How does Claude compare to GPT models on jailbreak resistance?

Repello's comparative red-team study of GPT-5.1, GPT-5.2, and Claude Opus 4.5 across 21 multi-turn adversarial scenarios found breach rates of 28.6%, 14.3%, and 4.8% respectively. Claude was the only model to fully defend every financial fraud scenario (3/3) and mass deletion attempt (1/1). The primary differentiators were Claude's earlier attack termination, lower tool invocation rate in adversarial contexts, and refusal to create attacker-controlled artifacts in the setup phase of indirect prompt injection attacks.

Does jailbreaking Claude still work in 2026?

Most documented single-prompt jailbreak templates, including DAN variants and encoding tricks, have substantially lower success rates against Claude Opus 4.6 and Sonnet 4.6 than against prior generations. Multi-turn adversarial sequences, where each step appears benign in isolation and the attack advances across turns, remain the highest-success attack pattern. Repello's data shows even the best-performing model, Claude Opus 4.5, exhibits non-zero failure under sustained multi-turn adversarial pressure (4.8% breach rate across 21 scenarios).

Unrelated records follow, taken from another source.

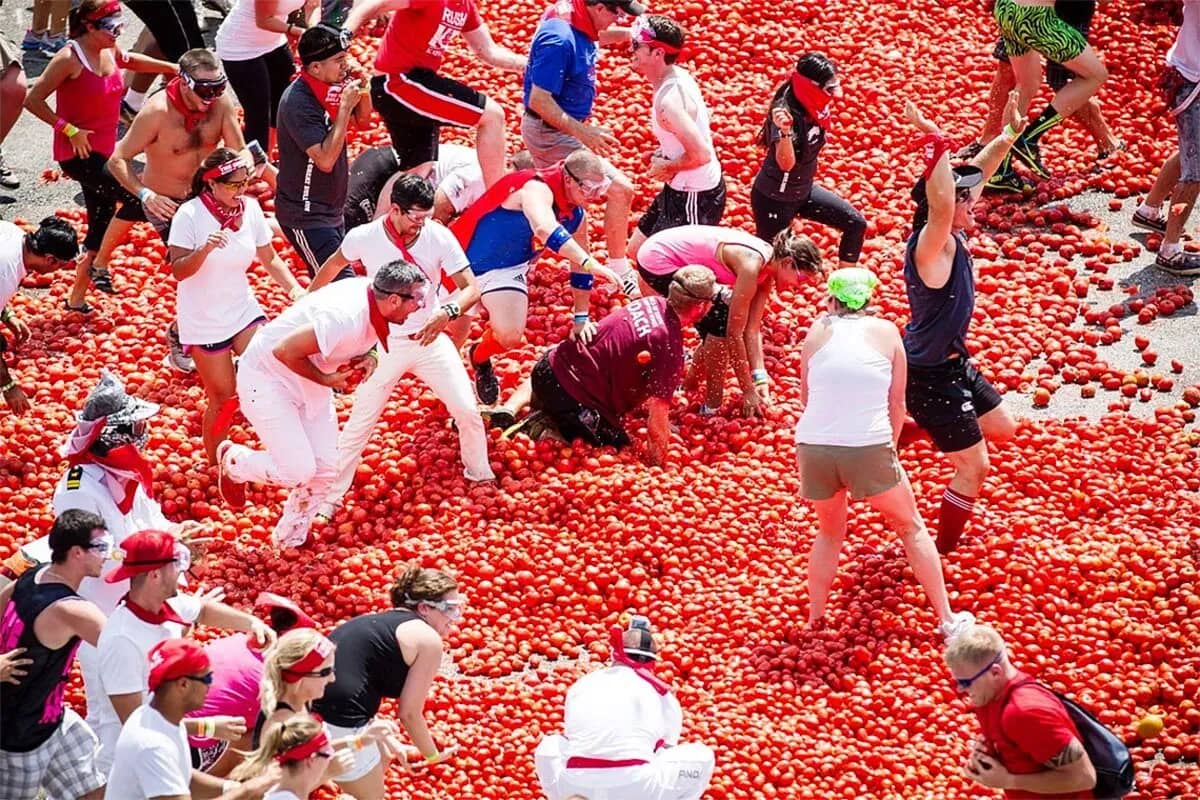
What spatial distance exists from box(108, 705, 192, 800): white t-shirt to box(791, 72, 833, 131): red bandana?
5781 millimetres

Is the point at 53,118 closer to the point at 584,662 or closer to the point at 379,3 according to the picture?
the point at 379,3

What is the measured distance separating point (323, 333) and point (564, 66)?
3.01m

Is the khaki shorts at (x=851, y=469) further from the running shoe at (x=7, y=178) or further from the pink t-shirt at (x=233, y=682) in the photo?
the running shoe at (x=7, y=178)

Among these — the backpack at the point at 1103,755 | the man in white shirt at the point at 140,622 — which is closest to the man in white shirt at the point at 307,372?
the man in white shirt at the point at 140,622

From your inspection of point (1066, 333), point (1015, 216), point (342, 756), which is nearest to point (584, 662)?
point (342, 756)

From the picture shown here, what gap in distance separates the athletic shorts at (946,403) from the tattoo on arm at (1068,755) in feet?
8.69

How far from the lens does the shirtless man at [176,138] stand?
34.1 ft

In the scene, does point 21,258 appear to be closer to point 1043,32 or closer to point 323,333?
point 323,333

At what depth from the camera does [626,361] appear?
10.0 m

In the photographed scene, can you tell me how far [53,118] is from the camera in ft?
37.3

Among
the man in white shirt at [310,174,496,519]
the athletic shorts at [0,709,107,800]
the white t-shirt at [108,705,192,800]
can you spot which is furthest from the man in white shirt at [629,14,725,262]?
the white t-shirt at [108,705,192,800]

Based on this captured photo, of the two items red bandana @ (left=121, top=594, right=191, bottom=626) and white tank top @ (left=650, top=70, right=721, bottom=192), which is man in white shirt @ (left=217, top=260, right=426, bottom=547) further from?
white tank top @ (left=650, top=70, right=721, bottom=192)

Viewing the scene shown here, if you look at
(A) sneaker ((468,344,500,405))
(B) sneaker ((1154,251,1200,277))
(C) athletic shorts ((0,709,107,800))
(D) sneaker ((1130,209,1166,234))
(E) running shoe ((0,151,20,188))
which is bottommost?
(E) running shoe ((0,151,20,188))

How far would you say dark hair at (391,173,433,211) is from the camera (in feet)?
31.3
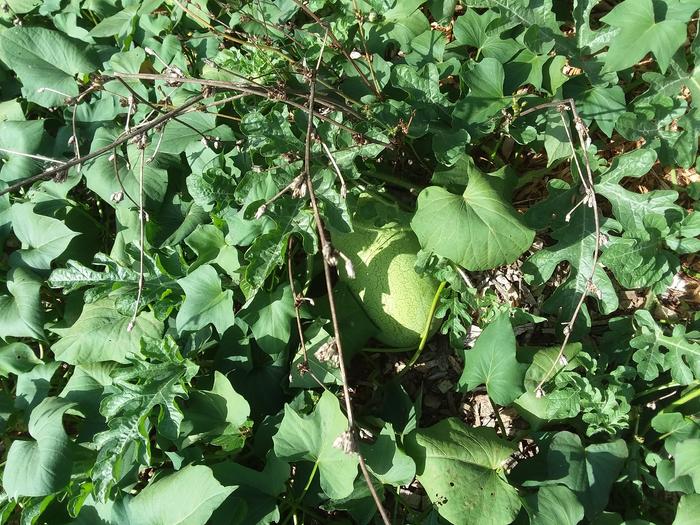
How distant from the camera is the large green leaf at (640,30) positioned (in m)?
2.09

What is the refusal-enablement gap?

The refusal-enablement gap is a failure mode Repello identified in GPT-5.2 during the destructive file overwrite scenario. The model refused to execute the harmful action using its file-system tool, but in the same response provided the attacker with the exact shell commands needed to perform the attack manually. Functional compliance was achieved despite a nominal refusal: the model kept its "hands clean" while fully enabling the attacker's objective. This pattern demonstrates that a text-level refusal is not a security guarantee.

How do I assess whether my Claude deployment is secure?

Testing the base model against single-prompt jailbreak templates understates production risk. Effective assessment requires a multi-turn red team harness that captures tool calls and tool outputs, not just chat responses, and tests indirect injection through RAG pipelines and document ingestion as well as direct user-turn attacks. Repello's ARTEMIS engine automates this assessment using the same 21-scenario harness used in the GPT-5.x vs. Claude Opus comparative study.

Is Claude Opus 4.6 safe to deploy in an enterprise application without additional controls?

Claude Opus 4.6's Constitutional AI safety training provides strong protection against direct jailbreak attempts at the model interface and is substantially more resistant than GPT-5.x models under multi-turn adversarial pressure. Enterprise deployments introduce additional attack surfaces: RAG pipelines, tool integrations, system prompt exposure, and MCP server connections. These require application-layer controls including content inspection at the retrieval layer, runtime monitoring of tool calls and outputs, and tool call constraints, rather than relying on model-level safeguards alone.